Hello Heiner and Todd,

IMHO - I think this patch submitted by Heiner may yield to crashes on at least some of the many chips and cards this driver needs to support - (maybe just in unusual setups) and I think it is therefore not easy to test for that the changes are safe, so I've some questions regarding this patch, and I'd propose to back out this patch again from Jeff's queue:

Do you have proof that __none__ of the sleeps (which schedule) that this patch introduces __can__ __never__ be called from any atomic context or other context that has locks (e.g. spinlocks) held or otherwise is bad if it would schedule?

I ask this because I've looked at the igb driver especially with the need to remove sources of latency spikes between 1ms and 10ms and was rather scared away from attempting to replace these delay loops with calls to schedule (which the usleeps actually are), because my impression was that these delay loops were possibly called from context that should not schedule (or at least were before my own patch which I mention below).

• **Problem to work on**: Please copy the whole message questioning the driver patch word for word. The data that comes next has no part in this.

• **Supplied material**:
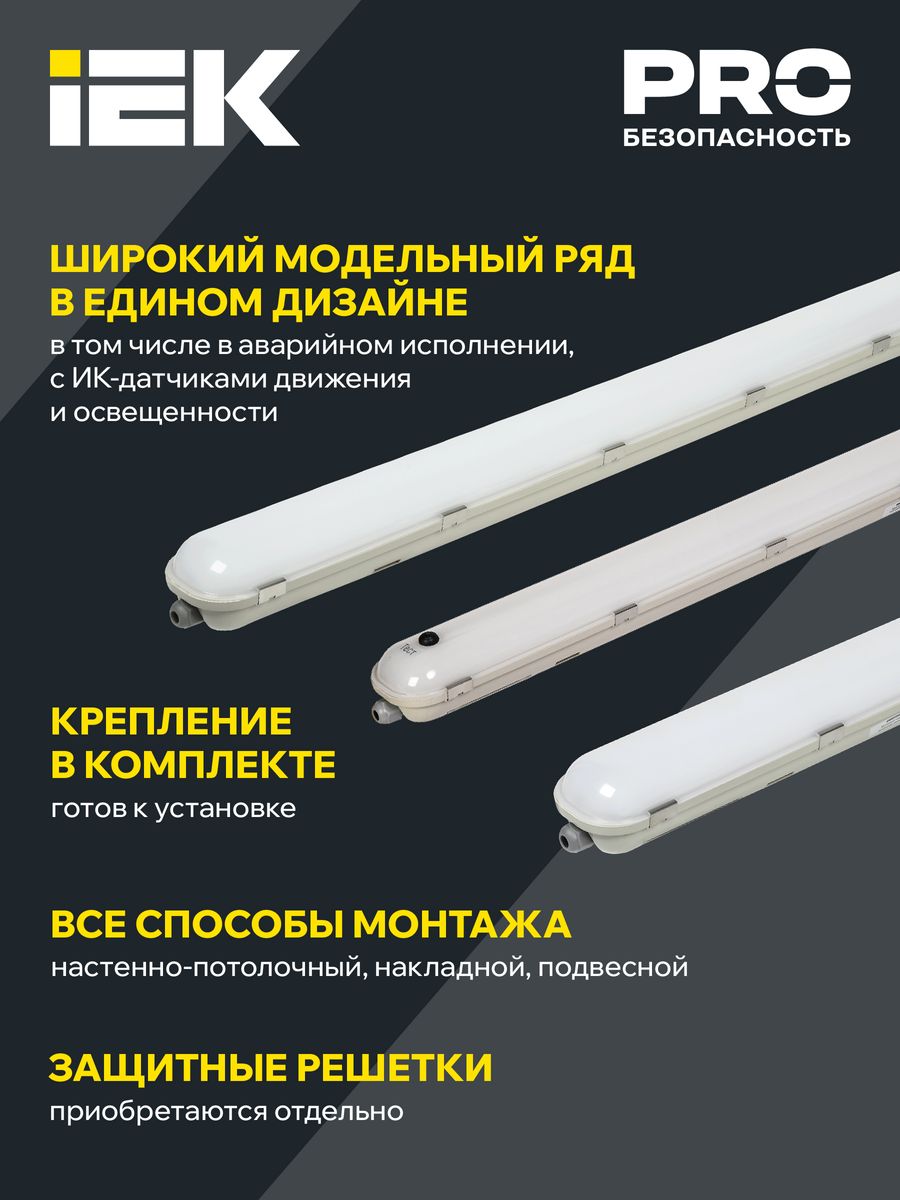Светильник линейный  LDSP0-1425-40-4000-K01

• **Output**:
Hello Heiner and Todd,

IMHO - I think this patch submitted by Heiner may yield to crashes on at least some of the many chips and cards this driver needs to support - (maybe just in unusual setups) and I think it is therefore not easy to test for that the changes are safe, so I've some questions regarding this patch, and I'd propose to back out this patch again from Jeff's queue:

Do you have proof that __none__ of the sleeps (which schedule) that this patch introduces __can__ __never__ be called from any atomic context or other context that has locks (e.g. spinlocks) held or otherwise is bad if it would schedule?

I ask this because I've looked at the igb driver especially with the need to remove sources of latency spikes between 1ms and 10ms and was rather scared away from attempting to replace these delay loops with calls to schedule (which the usleeps actually are), because my impression was that these delay loops were possibly called from context that should not schedule (or at least were before my own patch which I mention below).